Merkel sieht Koalitionsziele bislang weitgehend erreicht - Opposition schimpft

Zwischenbilanz (selbst-)zufriedenstellend

Die große Koalition hat nach den Worten von Bundeskanzlerin Angela Merkel ihre Regierungsziele bislang weitgehend erreicht. Neben den positiven Entwicklungen sowohl am Arbeitsmarkt als auch beim Wirtschaftswachstum sei es gelungen, beim Haushalt 2008 die niedrigste Nettoneuverschuldung seit der Wiedervereinigung zu erreichen, sagte Merkel am Mittwoch in Berlin. Die Opposition kritisiert die zwei Jahre schwarz-rot als "sozial verheerend".

 (DR)

Nun gelte es, die "Grundlagen des Aufschwungs" langfristig weiter zu stärken, damit noch mehr Menschen an der guten konjunkturellen Entwicklung teilhaben könnten. Nach der Sommerpause werde sich die Regierung auf die Schwerpunkte Integration sowie Technologie und Wissenschaftsentwicklung konzentrieren, kündigte Merkel an. Ziel müsse sein, dass die Investitionen für Technik und Wissenschaft drei Prozent des Bruttoinlandsproduktes erreichten. Weitere Themen sind Merkel zufolge das BKA-Gesetz, die Neuordnung der Arbeitsmarktinstrumente und der Investivlohn.

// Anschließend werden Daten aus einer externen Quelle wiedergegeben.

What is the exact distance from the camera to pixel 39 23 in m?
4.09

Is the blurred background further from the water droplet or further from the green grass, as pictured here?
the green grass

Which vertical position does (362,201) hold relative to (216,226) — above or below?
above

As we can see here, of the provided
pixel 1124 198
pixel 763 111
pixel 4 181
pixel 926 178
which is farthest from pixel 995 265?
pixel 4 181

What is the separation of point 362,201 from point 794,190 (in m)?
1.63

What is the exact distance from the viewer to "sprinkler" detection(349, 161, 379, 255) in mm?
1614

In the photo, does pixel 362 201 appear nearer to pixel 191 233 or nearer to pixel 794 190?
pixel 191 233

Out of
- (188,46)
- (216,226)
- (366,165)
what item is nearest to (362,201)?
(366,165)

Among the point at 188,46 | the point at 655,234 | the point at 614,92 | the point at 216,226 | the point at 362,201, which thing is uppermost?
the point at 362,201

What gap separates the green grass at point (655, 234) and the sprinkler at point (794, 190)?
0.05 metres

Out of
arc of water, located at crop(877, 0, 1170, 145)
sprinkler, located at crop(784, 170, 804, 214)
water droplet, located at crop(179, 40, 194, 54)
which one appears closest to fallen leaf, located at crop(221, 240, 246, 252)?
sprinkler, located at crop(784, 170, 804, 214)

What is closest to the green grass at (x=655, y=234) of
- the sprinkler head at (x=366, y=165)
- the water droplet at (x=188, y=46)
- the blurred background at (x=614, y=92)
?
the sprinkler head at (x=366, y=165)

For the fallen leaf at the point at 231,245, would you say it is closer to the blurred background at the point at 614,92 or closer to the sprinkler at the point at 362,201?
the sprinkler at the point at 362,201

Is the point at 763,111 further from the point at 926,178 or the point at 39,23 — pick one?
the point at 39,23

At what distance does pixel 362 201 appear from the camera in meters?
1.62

Angesichts der SPD-Kritik an ihrer Führung betonte Merkel, es tue diesem Kabinett sehr gut, dass Meinungsunterschiede nicht übertüncht, sondern Sachprobleme diskutiert und dann entschieden würden, ohne dass die Debatte sofort mit Abriegelungsmechanismen unterbunden werde. "Wir sind damit gut gefahren", sagte sie. Allerdings müsse man in einer Koalition auch mit Unterschieden leben können. Merkel fügte hinzu, sie arbeite mit den Ministern gerne zusammen.

Opposition beklagt magere Bilanz
Die "Halbzeit"-Bilanz der Bundesregierung ist aus Sicht der Opposition kein Grund zur Freude. Von "mager" bis "sozial verheerend" reichten die Vorwürfe, die von FDP, Linken und Grünen am Mittwoch zu zwei Jahren Schwarz-Rot erhoben werden. Für den Sozialverband VdK ist es höchste Zeit, dass die Koalition deutliche "Korrekturen" an der bisherigen Sparpolitik vornimmt.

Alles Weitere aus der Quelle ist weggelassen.